Beaucoup de personnes viennent d'outre-Rhin pour visiter ce village détruit et marqué par la présence allemande. Des publics scolaires notamment, qui sont invités à participer, le temps d'une journée, à l'entretien du cimetière et de la chapelle attenante. Son fronton représente une veuve pleurant sur la tombe de son mari.

Plus que des considérations géopolitiques, c'est ça la guerre : des familles brisées. Ce village le rappelle bien. Et le message passe avec amertume.

Une dame passe à côté de moi et fait remarquer à son mari que "c'est un peu la même chose en Ukraine". C'est vrai que la comparaison paraît pouvoir se tenir, même si nous sommes pourtant au XXIe siècle. 

Retour au bercail

Il est temps de s'en aller et de revenir sur Reims.

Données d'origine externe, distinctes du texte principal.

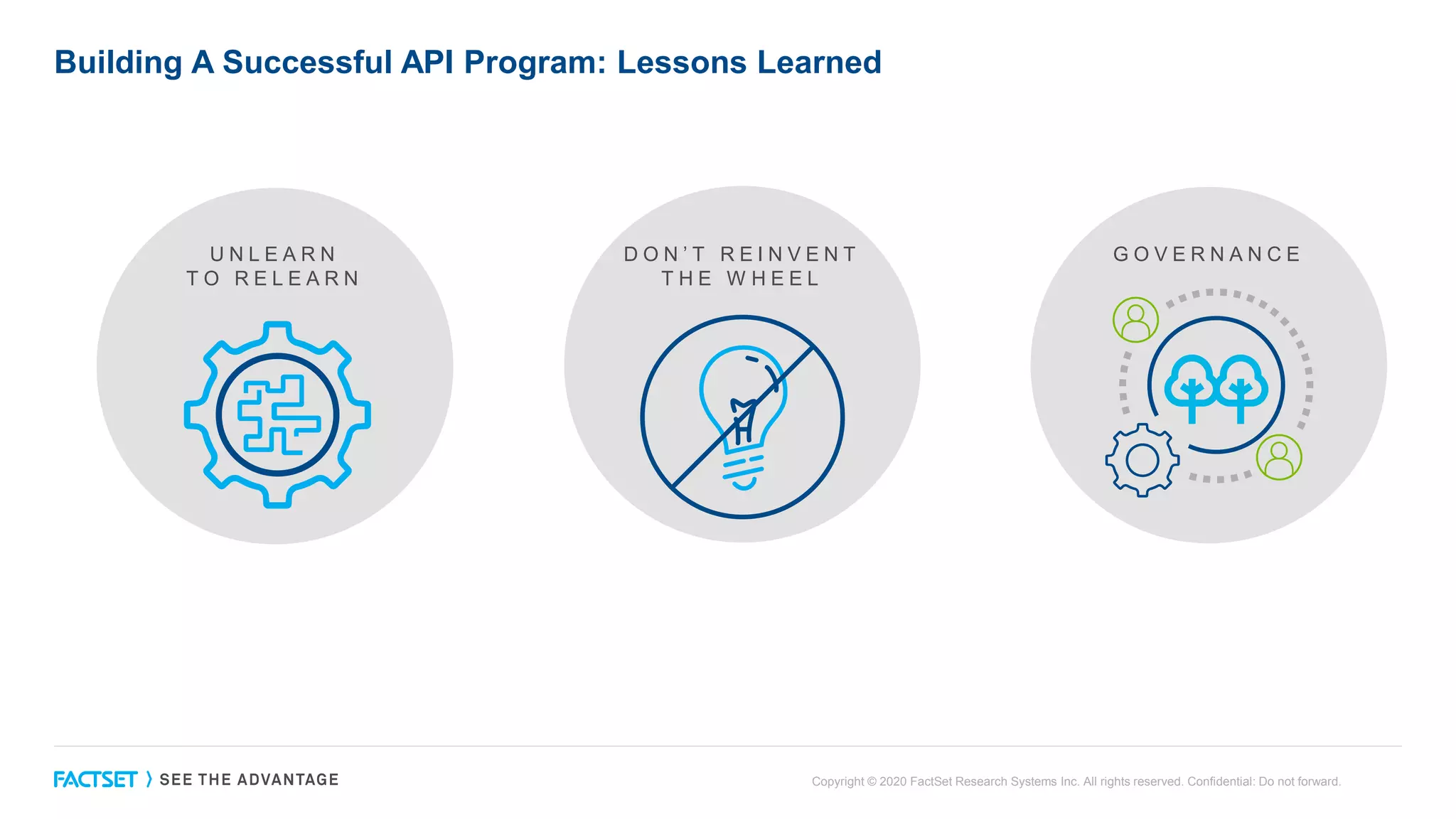 Building A Successful API Program: Lessons Learned

UNLEARN TO RELEARN

DON'T REINVENT THE WHEEL

GOVERNANCE

FACTSET 〉 SEE THE ADVANTAGE

Copyright © 2020 FactSet Research Systems Inc. All rights reserved. Confidential: Do not forward.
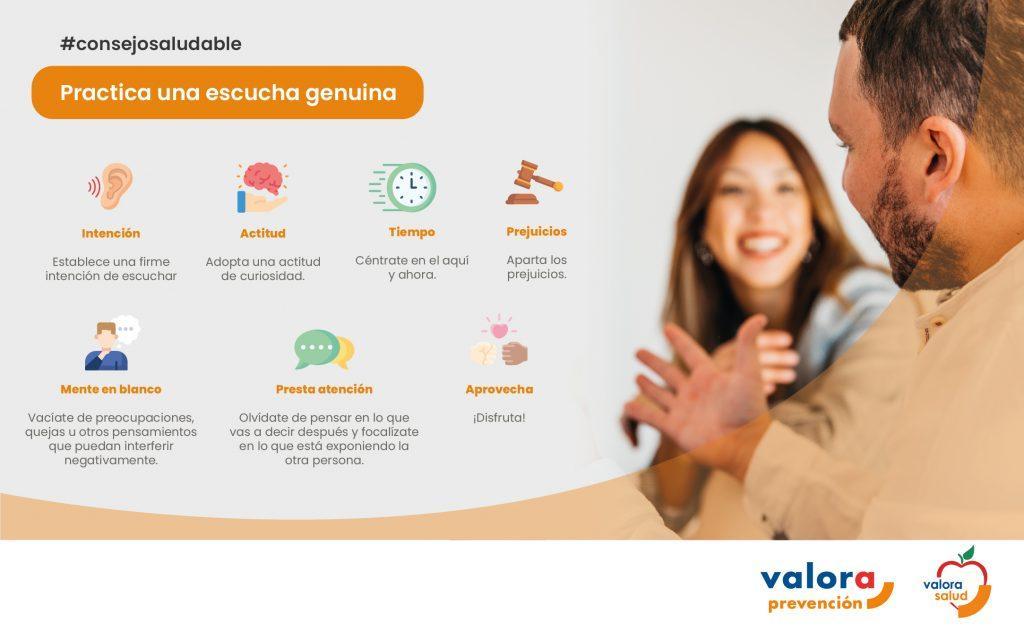 #consejosaludable

Practica una escucha genuina

Intención

Establece una firme intención de escuchar

Actitud

Adopta una actitud de curiosidad.

Tiempo

Céntrate en el aquí y ahora.

Prejuicios

Aparta los prejuicios.

Mente en blanco

Vacíate de preocupaciones, quejas u otros pensamientos que puedan interferir negativamente.

Presta atención

Olvídate de pensar en lo que vas a decir después y focalízate en lo que está exponiendo la otra persona.

Aprovecha

¡Disfruta!

valora prevención

valora salud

Le bus s'ébranle, traverse Beine-Nauroy (qui a officiellement absorbé le territoire de la commune détruite et ajouté son nom au sien) puis Nogent-l'Abbesse. Devant une maison récente, des hommes qui ont tombé le maillot boivent des bières. "Ils ont l'air bien, eux", fait remarquer un passager. 

En traversant Berru, connu pour sa très grosse antenne de télécommunications (et une surprise fâcheuse qui avait été découverte sur son toit), j'aperçois une rue de Caurel. Cela m'amuse, car me fait penser à mon collègue Teddy Caruel (il suffit d'inverser deux lettres), un brillant journaliste reporter d'images (JRI, qui filme à la caméra).

Une fois Cernay-lès-Reims atteinte, une longue route mène vers l'est de Reims. On y devine les deux tours du beffroi de la cathédrale Notre-Dame. La vue est très jolie. On atteint la Cité des sacres vers 19h30, un peu en retard sur le programme prévu (voir la carte du parcours ci-dessous).

Une dame a l'insigne honneur d'être déposée à un arrêt du quartier Jean Jaurès : elle habite juste à côté. Puis le bus poursuit vers le centre-ville. "C'est quoi ce bus de ouf", s'écrie un jeune au croisement de la rue de Cernay et de Carteret.

À l'opéra, Élise donne une dernière salve de coups de klaxon, et s'attire une quantité de regards curieux. Un monsieur presque ému vient demander, lors d'un arrêt à un feu rouge, ce que c'est que ce drôle de bus sorti du passé. Tout le monde descend devant la gare. Il est 19h35, et une belle excursion vient de prendre fin grâce au dévouement et à la bonne humeur de Cyril et des autres bénévoles.

Mais ça reprend dès le lendemain, à savoir le lundi 29 mai, où une nouvelle date surprise a été proposée devant le succès considérable rencontré par l'excursion de ce dimanche. En plus des autres balades prévues ailleurs, l'Astur tient là un bon filon, assurément.